_TEXTO FORNECIDO_
○ ○ ○ ○
A partir de 1908, o cinema japonês já dava ares de organização própria. Os primeiros estúdios e companhias do país apareciam e já alguns diretores se destacavam no cenário cinematográfico, como Shozo Makino (Raiden, 1928), com suas ficções de luta de sabres. Makino seria um realizador incansável. Nascido em Kioto, em 1876, ele dirigiria 230 filmes no período entre 1908 (Honnoji Gassen) e 1929 (Ronin-gai – Dai-ni-wa: Gakuya-buro – Kaiketsu-hen), ano de sua morte. Foi em um filme de Makino, Goban Tadanobu (1909) que estreou o ator Matsunosuke Onoe, proveniente do teatro kabuki e que provavelmente foi a primeira grande estrela do primeiro cinema japonês, trabalhando em nada menos que 925 filmes durante sua carreira. Nesse período do cinema nipônico, surge e se torna importante a figura do benshi, o narrador de filmes, que posteriormente perderia importância, especialmente com a chegada do cinema sonoro ao país.
No início dos anos 1910, Tóquio e Kyoto tornam-se centros notáveis de produção cinematográfica. É nesse período que surgem companhias importantes como a Tenkatsu, a Nikkatsu e a Komatsu. Até meados dessa década, o cinema ocidental influenciaria bastante a produção japonesa e os filmes ganhariam uma constante dose de realismo, mas grande parte deles ainda permaneceriam voltados para as questões tradicionais e sob influência do teatro ou de histórias que mostravam o Japão medieval. Um filme desse período muito próximo à estética e temática do Ocidente é Katyusha (1914), de Kiyomatsu Hosoyama, adaptação da obra de Tolstói. Até o final da década, o Japão conheceria filmes de roteiros maduros e arranjos técnicos que acompanhavam as mudanças da linguagem cinematográfica que se davam no Ocidente, como o aprimoramento da montagem e a fixação dos gêneros.
○ ○ ○ ○
_DADOS FORNECIDOS_
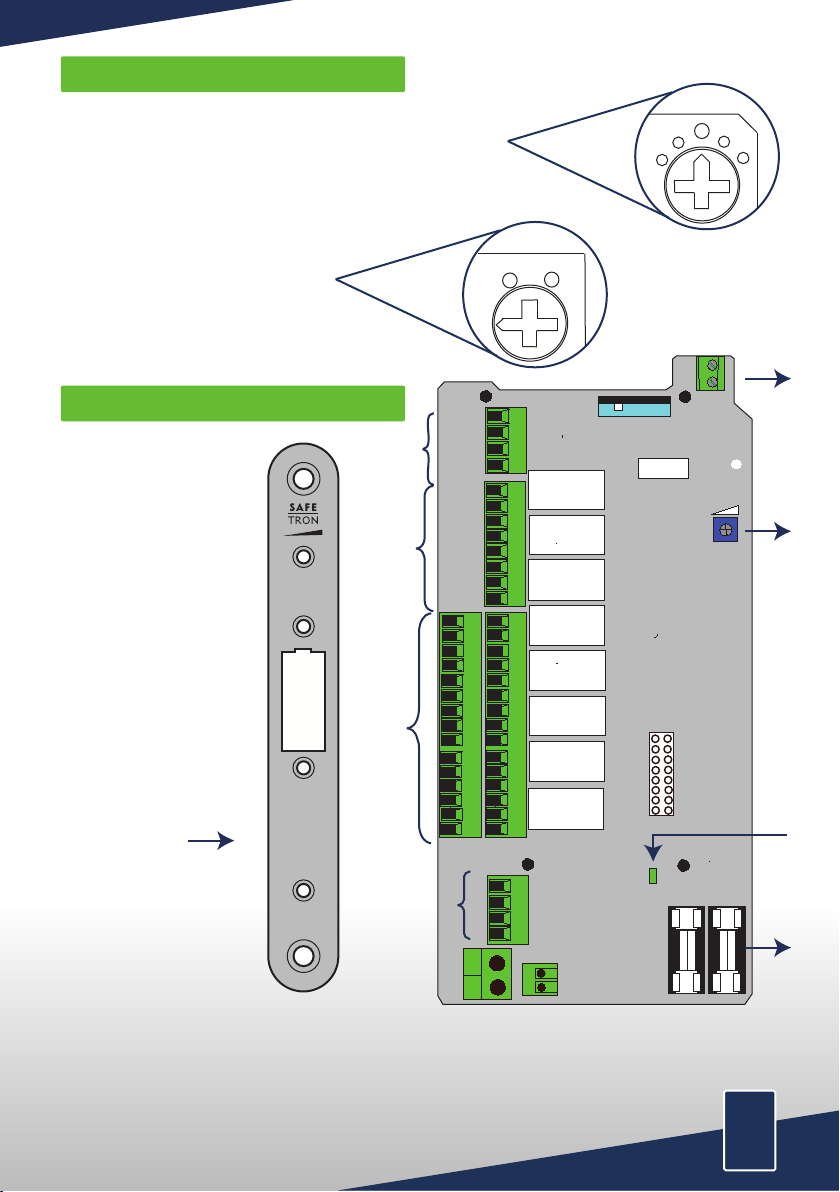 SAFE
TRON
○ ○ ○ ○
_QUESTÕES DE ESTUDO_
1. Liste as companhias cinematográficas citadas no texto sobre o cinema japonês.
2. Por favor, escreva a continuação do texto sobre o cinema japonês a partir do ponto em que ele termina.
Os dados são um material à parte e independente do texto.

_RESPOSTAS POR TAREFA_
1. Tenkatsu, Nikkatsu e Komatsu.

2.
Goketsu Jiraiya (1921), de Shozo Makino.
A década de 20 começou com uma lufada de modernidade para o cinema japonês. A criação da companhia Shochiku de Cinema talvez tenha sido a primeira grande representante de uma produção mais industrial e literalmente clássica, como podemos ver nas tentativas de Minoru Murata em Rojo no Reikon (1921). A despeito da preferência do público pelos dramas históricos, novos temas e gêneros chegavam ao país, especialmente com a incursão de elementos de Hollywood nas produções. Um fato interessante é que atores japoneses que trabalhavam nos Estados Unidos e mesmo realizadores que tinham vindo à América para “aprender” a fazer cinema, voltaram ao país nesse início de década e contribuíram para a guinada do cinema nacional rumo a outro momento histórico. Podemos dizer que essa reorganização de gêneros conseguiu colocar lado a lado tendências japonesas como os filmes chambara e jidai-geki com elementos “importados” tanto da Europa quanto dos Estados Unidos.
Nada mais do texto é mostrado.